Work task A
From the editorial on the New Statesman's endorsement of Ed Miliband, list the three things his Labour agenda is said to be committed to.
Work task B
Extend the editorial on the New Statesman's endorsement of Ed Miliband, picking up after its final sentence.

The New Statesman endorses Ed Miliband

Why we’re backing the younger brother for the leadership of the Labour Party.

I am pleased to inform you all that the New Statesman has decided to back Ed Miliband for the Labour leadership.

But let's be clear: we believe that both Miliband brothers would make decent, able and progressive prime ministers, and could lead Labour to victory over the Con-Lib coalition at the next election. And there was much debate, discussion and agonising here in the New Statesman offices, with different members of the team backing different candidates.

In the end, however, we agreed that Ed Miliband best represents the historic ideals, values and ambitions of this magazine.

From this week's leader (which hits the newsstands tomorrow):

So far, of all the candidates, it is Ed Miliband who has been most prepared to challenge New Labour orthodoxies, to use a different kind of language. He advocates a Labour agenda that is confident, forceful and empowering, committed to greater freedom, social justice and, above all else, reducing inequality.

Information supplied
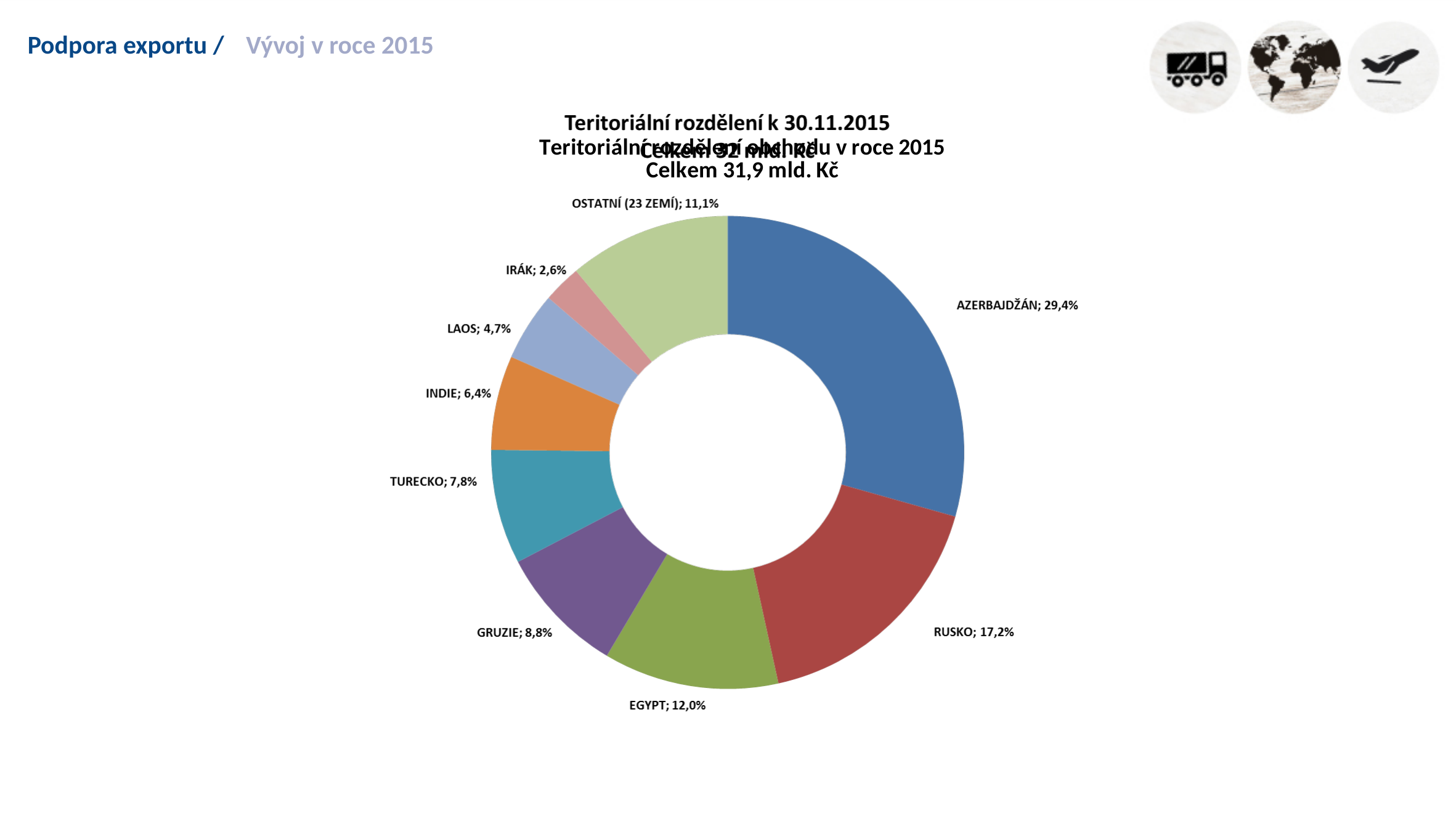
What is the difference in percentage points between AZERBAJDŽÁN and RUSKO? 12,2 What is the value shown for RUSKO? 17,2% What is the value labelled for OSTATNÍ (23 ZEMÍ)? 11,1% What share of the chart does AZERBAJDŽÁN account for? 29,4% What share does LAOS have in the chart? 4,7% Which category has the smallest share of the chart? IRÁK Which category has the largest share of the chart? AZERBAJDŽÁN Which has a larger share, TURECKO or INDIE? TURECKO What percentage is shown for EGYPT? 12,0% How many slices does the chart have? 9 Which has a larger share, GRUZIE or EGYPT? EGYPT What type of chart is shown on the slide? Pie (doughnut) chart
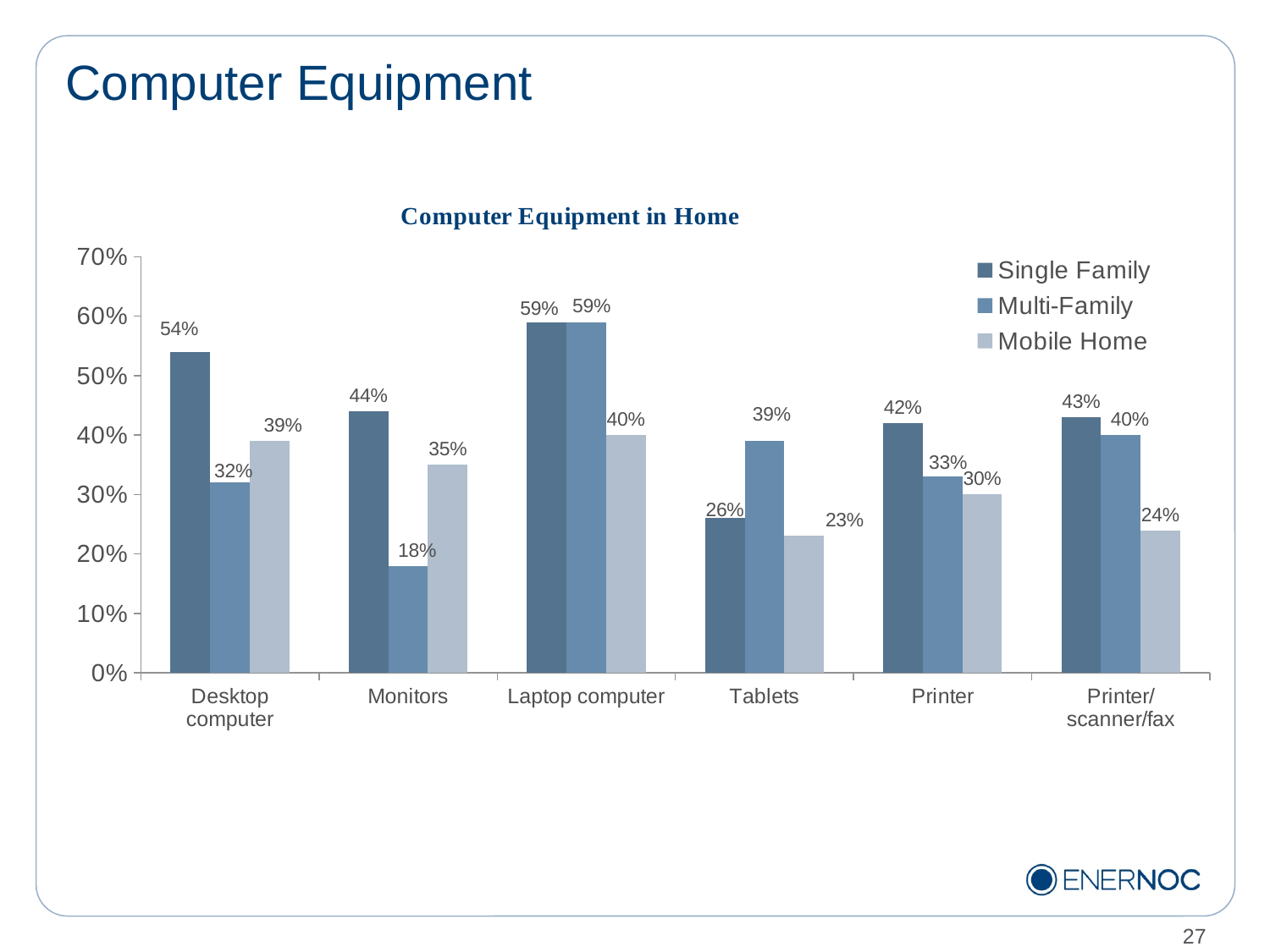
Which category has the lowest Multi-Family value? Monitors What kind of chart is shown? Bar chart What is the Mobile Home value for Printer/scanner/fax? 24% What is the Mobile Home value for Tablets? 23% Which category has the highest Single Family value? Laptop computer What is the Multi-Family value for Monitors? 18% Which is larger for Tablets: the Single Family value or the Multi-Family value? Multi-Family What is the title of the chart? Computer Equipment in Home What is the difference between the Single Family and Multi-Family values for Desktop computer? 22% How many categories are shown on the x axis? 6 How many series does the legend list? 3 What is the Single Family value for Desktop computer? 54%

Answer area A
greater freedom, social justice, reducing inequality

Answer area B
The primary task of the next Labour leader has to be to develop a political economy that addresses the fundamental inequalities and inequities that have blighted British society for so long -- and which will only worsen as the Con-Lib coalition's doctrinaire spending cuts begin to bite. To talk of tackling social mobility, as coalition ministers do, without addressing the ever-widening gap between rich and poor, is disingenuous. The fight for a more equal society has to become a priority again and Ed Miliband understands this (see his column on page 21). Witness his living wage campaign, his proposal for a high pay commission and his insistence on keeping the new top rate of tax for high earners.

Ed Miliband also understands that the Labour Party must once more become part of a much larger and wider movement for change -- a true movement, transcending class divisions and geographical boundaries. Rightly or wrongly, he is less contaminated than his brother and Ed Balls by the fallout from the radioactive Brown-Blair wars. With the exception of Diane Abbott, he has been most robust in denouncing the Iraq war as a great wrong, a moral failure. He has placed civil liberties and the restoration of freedoms lost during Labour's 13 years in office at the centre of his campaign. On constitutional reform, he supports the Alternative Vote, if not full proportional representation, and is an instinctive pluralist.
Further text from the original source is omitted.